> _READING TEXT_:
:::::

You are given an array ‘ARR’, and you are supposed to answer 'Q' queries. In each query you have three integers, ‘L’, ‘R’, and ‘X’. You are supposed to find if there exists an element in the subarray [ARR[L], ARR[L+1], …, ARR[R-1], ARR[R] that occurs at least ‘X’ number of times under the following conditions:

1. 0 <= L <= R < N, where L is the left-most index of the subarray, R is the right-most index of the subarray, and N is the number of elements in the array ‘ARR’.

2. 2 * X> R - L + 1 i.e. the threshold is always greater than the majority length of the subarray.

Detailed explanation ( Input/output format, Notes, Images )
Input Format: 
The first line of input contains an integer ‘T’, denoting the number of test cases. The test cases follow.

The first line contains an integer ‘N’, which denotes the number of elements in the array ‘ARR’.

The second line contains 'N' integers denoting the elements of the array ‘ARR’.

The third line contains an integer ‘Q’, which denotes the number of queries for the given array.

The next 'Q' lines contain three integers, ‘L’, ‘R’, and ‘X’, where 'L' is the left-most index of the subarray, 'R' is the right-most index of the subarray, and ‘X’ is the threshold value for the given query.
Output Format: 
For each test case, return the majority elements if it exists. Otherwise, return -1.
Note: 
You are not required to print the expected output, it has already been taken care of. Just implement the function.
Constraints: 
1<= T <= 50
1 <= N <= 2* 10^4
1 <= ARR[i] <= 2* 10^4 
1 <= Q <= 10^4
0 <= L <= R < N

Time Limit: 1 sec
Sample Input 1:
2
6
2 2 1 1 2 2
3
0 5 4
0 3 3
2 3 2
6
1 2 3 4 5 6
3
0 5 4
0 3 3
2 3 2
Sample Output 1:
2
-1
1
-1
-1
-1
Explanation for Sample Input 1:
In the first test case, the array elements are [2, 2, 1, 1, 2,2].

In the first query, we have to find a number from indices 0 to 5 that occur at least 4 times. In this range, 2 satisfies the conditions.

In the second query, we have to find a number from indices 0 to 3 that occur at least 3 times. In this range, no number satisfies the condition. So, the answer is -1.

In the third query, we have to find a number from indices 2 to 3 that occur at least 2 times. In this range, 1 satisfies the conditions.

In the second test case, the array elements are [1, 2, 3, 4, 5, 6].

:::::

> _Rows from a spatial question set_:

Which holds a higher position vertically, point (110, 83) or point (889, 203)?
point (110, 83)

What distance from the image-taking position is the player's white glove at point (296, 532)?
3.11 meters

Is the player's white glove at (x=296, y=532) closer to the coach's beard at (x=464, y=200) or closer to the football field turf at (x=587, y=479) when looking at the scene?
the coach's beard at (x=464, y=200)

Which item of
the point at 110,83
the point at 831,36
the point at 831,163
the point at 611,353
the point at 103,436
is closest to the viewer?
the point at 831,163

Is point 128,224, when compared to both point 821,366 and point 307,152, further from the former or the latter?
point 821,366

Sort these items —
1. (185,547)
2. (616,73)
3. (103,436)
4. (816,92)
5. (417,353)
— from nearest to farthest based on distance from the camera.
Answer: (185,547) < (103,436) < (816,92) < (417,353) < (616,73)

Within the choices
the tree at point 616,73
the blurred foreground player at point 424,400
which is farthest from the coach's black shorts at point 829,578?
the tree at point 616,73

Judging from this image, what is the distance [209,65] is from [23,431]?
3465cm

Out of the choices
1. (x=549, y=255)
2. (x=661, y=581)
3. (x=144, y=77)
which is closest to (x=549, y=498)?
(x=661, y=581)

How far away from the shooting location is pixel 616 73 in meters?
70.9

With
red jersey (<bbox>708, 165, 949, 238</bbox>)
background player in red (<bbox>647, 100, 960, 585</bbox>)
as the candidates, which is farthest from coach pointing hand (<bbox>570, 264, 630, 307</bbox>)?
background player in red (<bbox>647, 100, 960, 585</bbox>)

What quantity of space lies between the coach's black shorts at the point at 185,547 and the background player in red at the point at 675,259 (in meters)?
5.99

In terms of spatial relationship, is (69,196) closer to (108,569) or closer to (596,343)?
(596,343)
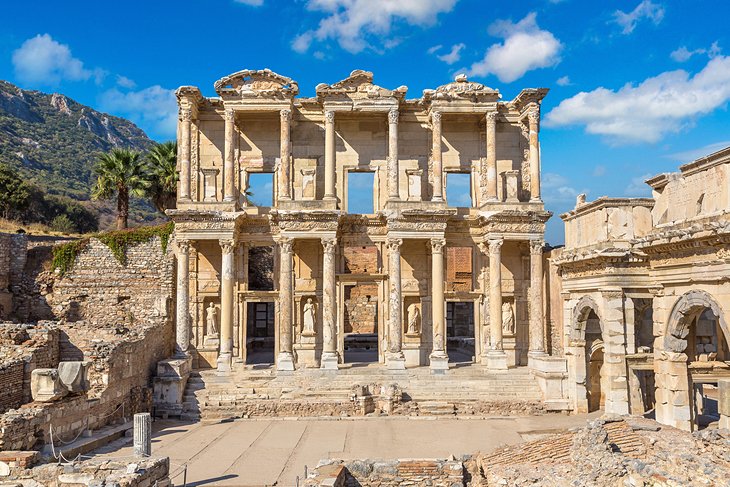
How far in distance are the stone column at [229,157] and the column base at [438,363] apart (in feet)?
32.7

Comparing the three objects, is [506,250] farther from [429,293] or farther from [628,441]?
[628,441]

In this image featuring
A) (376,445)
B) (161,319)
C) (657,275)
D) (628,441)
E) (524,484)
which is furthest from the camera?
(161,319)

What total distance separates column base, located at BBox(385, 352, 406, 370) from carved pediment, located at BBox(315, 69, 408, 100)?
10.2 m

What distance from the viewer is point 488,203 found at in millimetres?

:::::

> _EXERCISE 1_: In the majority-element problem text, why is the answer to the second query of the first test case -1? Explain in one to three sentences.
> _EXERCISE 2_: Write out the passage of the majority-element problem text from "2. 2 * X> R - L" up to and including "denotes the number of elements in the array ‘ARR’.".

> _EXPECTED ANSWER 1_: The second query asks for a number that occurs at least 3 times among indices 0 to 3. No number in that range meets this condition, so the answer is -1.

> _EXPECTED ANSWER 2_:
2. 2 * X> R - L + 1 i.e. the threshold is always greater than the majority length of the subarray.

Detailed explanation ( Input/output format, Notes, Images )
Input Format: 
The first line of input contains an integer ‘T’, denoting the number of test cases. The test cases follow.

The first line contains an integer ‘N’, which denotes the number of elements in the array ‘ARR’.